Türk Anayasacılığında Halk Hâkimiyetine Doğru: Teşkilat-ı Esasiye Kanunu

Teşkilat-ı Esasiye Kanunu’nun en önemli özelliği birinci maddesinde hâkimiyeti kayıtsız şartsız millete vermesidir. Özellikle bu madde ile kendisinden önceki Kanun-ı Esasi’den ayrılıyordu.


Paylaşın:

Fransız İhtilali’nden itibaren meydana gelen gelişmeler, dünyada hâkimiyetin ailelerden halklara doğru gidişini gösteriyordu. Bu gidiş, bir anda ve kısa bir sürede gerçekleşmedi. Halk hâkimiyeti fikrinin ilk ortaya çıktığı Fransa’da bile birçok geri dönüşler yaşandı. İhtilalden kısa bir süre sonra ihtilalin sunduğu fırsatları kendi lehine kullanan Napolyon, yönetimi tekrar monarşiye döndürdü. Fransa, Napolyon’dan kurtulduğunda ise yönetim için çekişen üç güç ortaya çıkmıştı. İhtilalin fikrini devam ettiren cumhuriyetçiler ve halk egemenliği savunucuları bu güçlerden biriydi. Diğer güç 1789’da yıkılan hanedanın taraftarı olan monarşistlerdi. Üçüncü güç de Napolyon’la başlayan yeni bir hanedan peşindeydi. Halk hâkimiyeti, ihtilalden ancak yüz yıl sonra, yavaş yavaş oturmaya başladı.

Fransa’da egemenliğin aileden halka doğru gidişi, önce Avrupa’yı sonra da bütün dünyayı etkileyecekti.
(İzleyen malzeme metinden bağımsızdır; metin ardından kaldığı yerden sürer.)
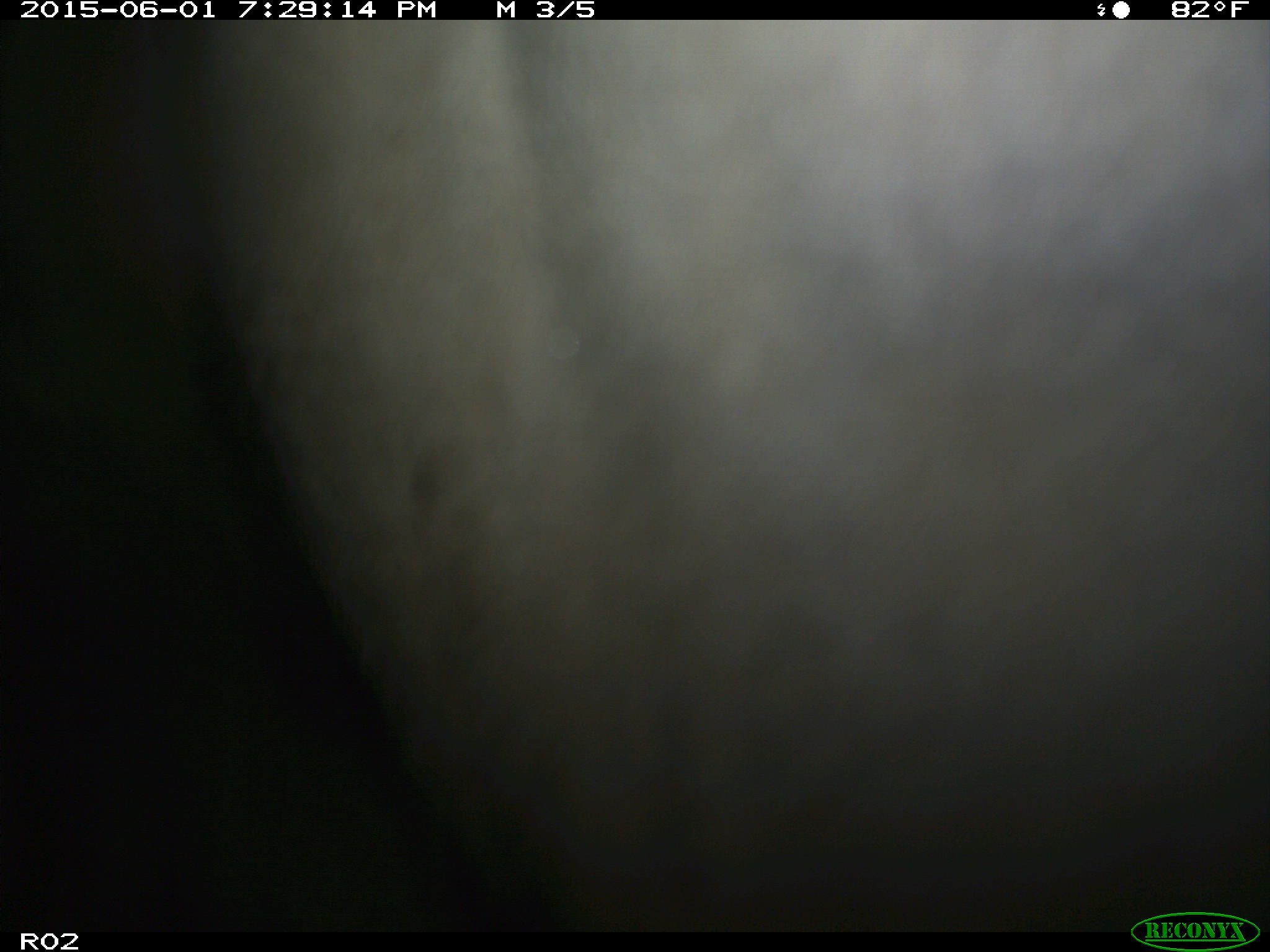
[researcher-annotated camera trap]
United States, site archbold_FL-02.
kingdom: Animalia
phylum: Chordata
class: Mammalia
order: Artiodactyla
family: Bovidae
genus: Bos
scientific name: Bos taurus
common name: domestic cow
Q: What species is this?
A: Bos taurus (domestic cow).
Bu, aynı zamanda geleneksel devletten modern devlete bir geçiş süreciydi. 19. yüzyılda, Osmanlı’da da Avrupa’daki gelişmeler yakından takip edildi. 3. Selim’le teknik alanda başlayan değişmeler, 2. Mahmut devrinde merkezileşme çalışmaları ile idari alanda da ivme kazandı. Devletin bekasını dert edinmiş ve genellikle memur olan aydın sınıfı, zaman zaman padişahlarla birlikte zaman zaman ise onlarla çatışmak zorunda kalarak devleti modernleştirme çareleri aradılar. Nihayet 1876’da Meşrutiyet ilanı ve Kanun-ı Esasinin kabulü ile Türk devlet egemenliği, modern anlamda bir anayasa anlayışıyla tanıştı. Bu ilk deneme, padişahın yetkileri, ölçüsüzce aşırı olduğu için çok sürmedi. Az zamanda Meclis ile Padişah karşı karşıya geldi. Padişah da Kanun-ı Esasi’deki yetkisine dayanarak Meclisi feshetti. Kanun-ı Esasi’yi de uygulamadan kaldırdı.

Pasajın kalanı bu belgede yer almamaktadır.